Laporan Wartawan Tribunnews, Nur Febriana Trinugraheni
TRIBUNNEWS.COM, MANILA - Bank Pembangunan Asia (ADB) memangkas perkiraan pertumbuhan ekonomi bagi negara-negara berkembang di Asia untuk tahun 2022, karena memburuknya prospek ekonomi akibat kebijakan nol-Covid di China, kenaikan suku bunga di negara maju dan perang di Ukraina.
Menurut prospek ekonomi terbaru ADB yang dirilis hari ini, Kamis (21/7/2022), perekonomian di Asia, yang mencakup China dan India, diperkirakan akan tumbuh 4,6 persen, turun dari perkiraan sebelumnya pada bulan April sebesar 5,2 persen.
Baca juga: Resesi Ekonomi Mengancam, Analis: Kurangi Instrumen Saham, Perbanyak Cash
ADB juga memangkas prospek pertumbuhan ekonomi di Asia pada tahun 2023 menjadi 5,2 persen, dari sebelumnya 5,3 persen.
Perekonomian China diperkirakan akan tumbuh 4 persen, turun dari perkiraan sebelumnya yaitu 5 persen, di tengah penguncian atau lockdown Covid-19.
Pihak berwenang China terus menggelar lockdown dan pembatasan perjalanan sebagai bagian dari kebijakan nol-Covid yang bertujuan untuk membasmi penyebaran virus ini.
“Di atas perlambatan di RRC, dampak dari perang di Ukraina telah menambah tekanan inflasi yang menyebabkan bank sentral di seluruh dunia menaikkan suku bunga, bertindak sebagai rem pertumbuhan.
Sangat penting untuk mengatasi semua ketidakpastian global ini, yang terus menimbulkan risiko bagi pemulihan kawasan ini," kata kepala ekonom ADB, Albert Park, dikutip dari Aljazeera.

(Entri data hasil ekstraksi)
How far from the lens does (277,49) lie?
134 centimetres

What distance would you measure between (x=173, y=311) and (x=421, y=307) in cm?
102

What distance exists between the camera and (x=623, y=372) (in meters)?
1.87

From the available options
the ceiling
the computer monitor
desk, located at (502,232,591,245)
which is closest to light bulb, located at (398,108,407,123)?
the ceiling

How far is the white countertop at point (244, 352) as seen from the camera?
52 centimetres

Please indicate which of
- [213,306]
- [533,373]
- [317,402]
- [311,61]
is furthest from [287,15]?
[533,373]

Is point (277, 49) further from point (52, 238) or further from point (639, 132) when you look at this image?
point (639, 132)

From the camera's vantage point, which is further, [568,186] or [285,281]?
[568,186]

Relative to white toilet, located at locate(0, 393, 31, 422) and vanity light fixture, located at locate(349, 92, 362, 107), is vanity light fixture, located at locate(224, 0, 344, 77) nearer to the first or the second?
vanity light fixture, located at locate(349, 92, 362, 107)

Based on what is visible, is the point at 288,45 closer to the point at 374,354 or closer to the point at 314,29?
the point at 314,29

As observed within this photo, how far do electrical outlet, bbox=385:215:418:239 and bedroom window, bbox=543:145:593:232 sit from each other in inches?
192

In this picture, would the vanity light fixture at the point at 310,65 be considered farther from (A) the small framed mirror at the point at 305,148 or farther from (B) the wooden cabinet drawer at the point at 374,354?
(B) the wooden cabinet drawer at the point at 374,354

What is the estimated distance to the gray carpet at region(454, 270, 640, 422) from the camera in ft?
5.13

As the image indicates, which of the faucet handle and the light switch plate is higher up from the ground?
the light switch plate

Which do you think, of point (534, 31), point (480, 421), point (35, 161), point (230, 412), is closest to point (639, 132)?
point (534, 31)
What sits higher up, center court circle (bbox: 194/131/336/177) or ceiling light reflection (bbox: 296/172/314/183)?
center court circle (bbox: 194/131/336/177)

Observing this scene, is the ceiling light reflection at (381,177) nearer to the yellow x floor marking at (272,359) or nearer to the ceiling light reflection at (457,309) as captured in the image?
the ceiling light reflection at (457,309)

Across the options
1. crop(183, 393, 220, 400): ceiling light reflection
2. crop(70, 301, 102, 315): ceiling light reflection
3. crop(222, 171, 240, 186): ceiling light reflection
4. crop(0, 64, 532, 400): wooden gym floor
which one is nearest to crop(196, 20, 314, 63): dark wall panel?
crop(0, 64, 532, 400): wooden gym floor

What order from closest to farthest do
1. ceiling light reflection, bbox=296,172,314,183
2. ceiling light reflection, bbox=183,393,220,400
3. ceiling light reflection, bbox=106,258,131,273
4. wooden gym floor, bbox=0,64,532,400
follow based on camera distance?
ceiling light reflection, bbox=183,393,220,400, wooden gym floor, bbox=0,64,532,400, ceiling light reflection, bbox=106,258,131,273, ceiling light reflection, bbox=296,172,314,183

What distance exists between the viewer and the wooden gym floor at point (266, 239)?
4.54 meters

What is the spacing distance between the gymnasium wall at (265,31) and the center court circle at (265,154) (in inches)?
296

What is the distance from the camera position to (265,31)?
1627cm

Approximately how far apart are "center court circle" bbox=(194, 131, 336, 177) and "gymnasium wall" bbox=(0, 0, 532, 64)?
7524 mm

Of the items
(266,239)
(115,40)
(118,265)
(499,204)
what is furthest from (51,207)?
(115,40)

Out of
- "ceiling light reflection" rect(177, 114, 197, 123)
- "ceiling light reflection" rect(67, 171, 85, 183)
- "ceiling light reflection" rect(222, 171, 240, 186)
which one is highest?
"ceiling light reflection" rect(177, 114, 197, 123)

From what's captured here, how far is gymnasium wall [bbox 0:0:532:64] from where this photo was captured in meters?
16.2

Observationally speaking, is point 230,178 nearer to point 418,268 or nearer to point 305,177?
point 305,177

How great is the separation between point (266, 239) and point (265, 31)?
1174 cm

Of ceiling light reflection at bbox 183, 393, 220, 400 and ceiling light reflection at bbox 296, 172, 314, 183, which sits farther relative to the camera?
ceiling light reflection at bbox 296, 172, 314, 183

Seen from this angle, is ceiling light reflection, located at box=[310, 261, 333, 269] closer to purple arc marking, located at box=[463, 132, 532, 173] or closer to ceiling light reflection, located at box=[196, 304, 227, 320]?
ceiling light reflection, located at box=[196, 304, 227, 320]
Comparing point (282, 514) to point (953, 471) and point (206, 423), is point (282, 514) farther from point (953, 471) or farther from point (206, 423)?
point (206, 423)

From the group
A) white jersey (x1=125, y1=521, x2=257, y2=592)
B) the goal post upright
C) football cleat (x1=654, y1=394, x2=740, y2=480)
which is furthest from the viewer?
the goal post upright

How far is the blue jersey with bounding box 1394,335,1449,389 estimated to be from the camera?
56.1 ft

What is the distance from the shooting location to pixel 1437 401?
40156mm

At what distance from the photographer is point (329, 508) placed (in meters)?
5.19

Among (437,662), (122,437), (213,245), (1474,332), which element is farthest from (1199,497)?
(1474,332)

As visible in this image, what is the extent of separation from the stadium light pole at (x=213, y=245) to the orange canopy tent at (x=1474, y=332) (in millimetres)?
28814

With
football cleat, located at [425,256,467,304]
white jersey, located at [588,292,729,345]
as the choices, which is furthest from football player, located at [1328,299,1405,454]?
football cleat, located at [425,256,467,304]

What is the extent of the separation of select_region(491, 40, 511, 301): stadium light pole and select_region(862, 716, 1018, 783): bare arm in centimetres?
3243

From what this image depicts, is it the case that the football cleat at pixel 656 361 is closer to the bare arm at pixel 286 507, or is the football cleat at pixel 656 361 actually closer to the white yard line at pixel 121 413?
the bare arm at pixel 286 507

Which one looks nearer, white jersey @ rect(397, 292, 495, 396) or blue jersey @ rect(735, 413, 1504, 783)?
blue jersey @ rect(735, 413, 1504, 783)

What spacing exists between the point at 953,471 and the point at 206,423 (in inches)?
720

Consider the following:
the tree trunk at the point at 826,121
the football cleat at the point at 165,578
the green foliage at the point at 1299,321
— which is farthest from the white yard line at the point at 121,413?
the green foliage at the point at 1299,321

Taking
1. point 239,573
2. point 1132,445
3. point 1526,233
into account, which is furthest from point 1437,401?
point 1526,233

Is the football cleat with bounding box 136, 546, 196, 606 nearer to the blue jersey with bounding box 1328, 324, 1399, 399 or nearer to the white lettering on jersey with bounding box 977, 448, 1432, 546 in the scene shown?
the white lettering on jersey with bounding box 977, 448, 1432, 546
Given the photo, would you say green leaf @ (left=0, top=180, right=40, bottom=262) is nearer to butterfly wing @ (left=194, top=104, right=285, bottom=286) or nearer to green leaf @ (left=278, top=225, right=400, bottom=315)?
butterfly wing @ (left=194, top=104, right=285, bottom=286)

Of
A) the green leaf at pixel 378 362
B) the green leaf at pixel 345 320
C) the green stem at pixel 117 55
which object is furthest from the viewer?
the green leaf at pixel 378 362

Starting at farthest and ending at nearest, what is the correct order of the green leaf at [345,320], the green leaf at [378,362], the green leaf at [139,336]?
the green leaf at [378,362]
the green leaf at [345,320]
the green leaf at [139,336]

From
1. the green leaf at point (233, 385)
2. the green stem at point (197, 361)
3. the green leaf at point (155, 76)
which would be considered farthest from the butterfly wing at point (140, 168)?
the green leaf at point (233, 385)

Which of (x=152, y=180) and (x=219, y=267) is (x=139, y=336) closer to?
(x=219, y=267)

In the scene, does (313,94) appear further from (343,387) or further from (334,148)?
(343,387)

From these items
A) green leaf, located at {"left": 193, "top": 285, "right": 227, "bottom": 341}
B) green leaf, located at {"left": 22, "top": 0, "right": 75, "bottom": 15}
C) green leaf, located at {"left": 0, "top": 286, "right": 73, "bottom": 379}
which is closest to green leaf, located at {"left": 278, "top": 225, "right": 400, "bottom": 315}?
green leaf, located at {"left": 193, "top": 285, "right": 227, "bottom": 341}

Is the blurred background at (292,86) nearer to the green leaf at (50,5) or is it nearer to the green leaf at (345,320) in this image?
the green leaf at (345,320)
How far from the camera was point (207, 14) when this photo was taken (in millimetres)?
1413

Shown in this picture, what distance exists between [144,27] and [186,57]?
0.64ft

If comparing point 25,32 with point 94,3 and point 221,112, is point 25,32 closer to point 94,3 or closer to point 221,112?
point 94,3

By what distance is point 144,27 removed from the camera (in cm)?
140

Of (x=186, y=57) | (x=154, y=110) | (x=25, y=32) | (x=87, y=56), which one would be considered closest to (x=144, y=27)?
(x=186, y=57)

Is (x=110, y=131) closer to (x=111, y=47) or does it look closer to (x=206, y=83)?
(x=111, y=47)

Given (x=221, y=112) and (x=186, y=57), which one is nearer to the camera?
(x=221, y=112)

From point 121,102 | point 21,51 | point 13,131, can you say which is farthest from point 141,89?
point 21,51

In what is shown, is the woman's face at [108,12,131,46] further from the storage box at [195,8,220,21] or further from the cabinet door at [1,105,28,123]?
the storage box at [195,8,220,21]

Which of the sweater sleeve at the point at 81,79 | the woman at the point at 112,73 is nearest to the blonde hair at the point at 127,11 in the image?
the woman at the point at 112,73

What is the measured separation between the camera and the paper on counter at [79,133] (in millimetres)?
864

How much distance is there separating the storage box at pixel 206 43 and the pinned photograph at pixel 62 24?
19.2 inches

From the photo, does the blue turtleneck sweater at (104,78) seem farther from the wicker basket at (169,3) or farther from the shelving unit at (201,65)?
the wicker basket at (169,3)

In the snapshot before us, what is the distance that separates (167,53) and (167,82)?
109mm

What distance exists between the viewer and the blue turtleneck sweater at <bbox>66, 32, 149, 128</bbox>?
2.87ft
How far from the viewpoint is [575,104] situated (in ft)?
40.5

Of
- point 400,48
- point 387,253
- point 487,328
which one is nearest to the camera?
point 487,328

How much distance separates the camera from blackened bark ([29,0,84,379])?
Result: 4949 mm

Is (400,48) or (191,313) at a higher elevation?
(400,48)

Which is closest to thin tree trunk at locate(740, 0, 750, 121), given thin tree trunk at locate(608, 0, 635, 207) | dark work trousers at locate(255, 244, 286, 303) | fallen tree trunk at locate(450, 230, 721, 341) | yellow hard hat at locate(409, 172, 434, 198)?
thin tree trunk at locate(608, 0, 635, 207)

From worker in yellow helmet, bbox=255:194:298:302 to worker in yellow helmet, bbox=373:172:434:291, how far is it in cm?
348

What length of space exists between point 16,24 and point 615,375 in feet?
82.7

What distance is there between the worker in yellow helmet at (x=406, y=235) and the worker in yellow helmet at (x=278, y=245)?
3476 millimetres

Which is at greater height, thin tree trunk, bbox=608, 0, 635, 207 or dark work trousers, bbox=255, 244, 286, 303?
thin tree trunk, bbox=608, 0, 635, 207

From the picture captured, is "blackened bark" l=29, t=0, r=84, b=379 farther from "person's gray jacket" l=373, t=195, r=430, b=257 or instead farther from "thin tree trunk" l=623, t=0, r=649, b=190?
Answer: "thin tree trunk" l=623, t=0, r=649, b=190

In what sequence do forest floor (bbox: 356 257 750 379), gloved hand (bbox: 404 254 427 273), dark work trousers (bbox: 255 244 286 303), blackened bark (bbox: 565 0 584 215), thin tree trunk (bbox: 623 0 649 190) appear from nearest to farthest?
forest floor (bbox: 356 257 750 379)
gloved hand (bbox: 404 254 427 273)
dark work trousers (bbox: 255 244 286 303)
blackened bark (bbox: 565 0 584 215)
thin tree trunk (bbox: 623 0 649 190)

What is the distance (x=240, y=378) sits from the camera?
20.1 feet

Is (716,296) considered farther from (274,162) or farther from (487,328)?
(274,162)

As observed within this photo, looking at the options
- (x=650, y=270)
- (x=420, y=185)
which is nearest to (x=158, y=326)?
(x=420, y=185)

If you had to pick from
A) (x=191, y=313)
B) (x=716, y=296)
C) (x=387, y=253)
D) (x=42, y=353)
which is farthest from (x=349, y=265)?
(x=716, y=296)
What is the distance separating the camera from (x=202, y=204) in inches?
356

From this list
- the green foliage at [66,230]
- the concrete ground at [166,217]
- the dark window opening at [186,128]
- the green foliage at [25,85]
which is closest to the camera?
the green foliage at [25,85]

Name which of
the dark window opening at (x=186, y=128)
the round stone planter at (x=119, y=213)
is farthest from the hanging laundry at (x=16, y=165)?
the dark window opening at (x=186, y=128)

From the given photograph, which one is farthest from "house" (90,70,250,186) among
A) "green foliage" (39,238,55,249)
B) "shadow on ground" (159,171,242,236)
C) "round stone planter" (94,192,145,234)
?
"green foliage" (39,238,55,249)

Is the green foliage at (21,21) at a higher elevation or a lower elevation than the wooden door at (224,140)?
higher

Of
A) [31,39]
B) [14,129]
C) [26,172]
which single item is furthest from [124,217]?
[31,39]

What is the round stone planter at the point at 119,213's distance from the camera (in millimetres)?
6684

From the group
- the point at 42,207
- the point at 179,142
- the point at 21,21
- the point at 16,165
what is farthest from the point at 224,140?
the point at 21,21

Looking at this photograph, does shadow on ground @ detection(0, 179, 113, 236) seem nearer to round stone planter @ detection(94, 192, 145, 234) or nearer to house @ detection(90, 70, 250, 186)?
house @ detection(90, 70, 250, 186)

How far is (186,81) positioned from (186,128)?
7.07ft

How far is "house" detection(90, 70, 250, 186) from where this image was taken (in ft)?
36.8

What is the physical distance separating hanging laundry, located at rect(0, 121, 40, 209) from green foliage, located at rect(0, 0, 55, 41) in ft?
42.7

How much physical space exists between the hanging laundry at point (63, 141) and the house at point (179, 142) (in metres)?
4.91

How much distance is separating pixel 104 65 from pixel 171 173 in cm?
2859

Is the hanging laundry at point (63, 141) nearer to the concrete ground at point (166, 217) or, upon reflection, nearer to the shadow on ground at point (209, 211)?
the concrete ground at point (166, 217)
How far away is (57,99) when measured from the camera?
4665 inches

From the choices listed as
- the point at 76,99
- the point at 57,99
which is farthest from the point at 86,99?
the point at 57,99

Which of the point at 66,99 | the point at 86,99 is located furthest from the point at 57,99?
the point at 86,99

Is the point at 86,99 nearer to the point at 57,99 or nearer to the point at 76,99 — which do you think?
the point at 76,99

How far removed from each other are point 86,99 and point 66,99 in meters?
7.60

Rincian Soal:
Tulis ulang bagian teks tentang perkiraan pertumbuhan ekonomi Asia dari "Menurut prospek ekonomi" sampai "sebesar 5,2 persen.", dan tukar "April" dengan "Mei".

Penyelesaian Soal:
Menurut prospek ekonomi terbaru ADB yang dirilis hari ini, Kamis (21/7/2022), perekonomian di Asia, yang mencakup China dan India, diperkirakan akan tumbuh 4,6 persen, turun dari perkiraan sebelumnya pada bulan Mei sebesar 5,2 persen.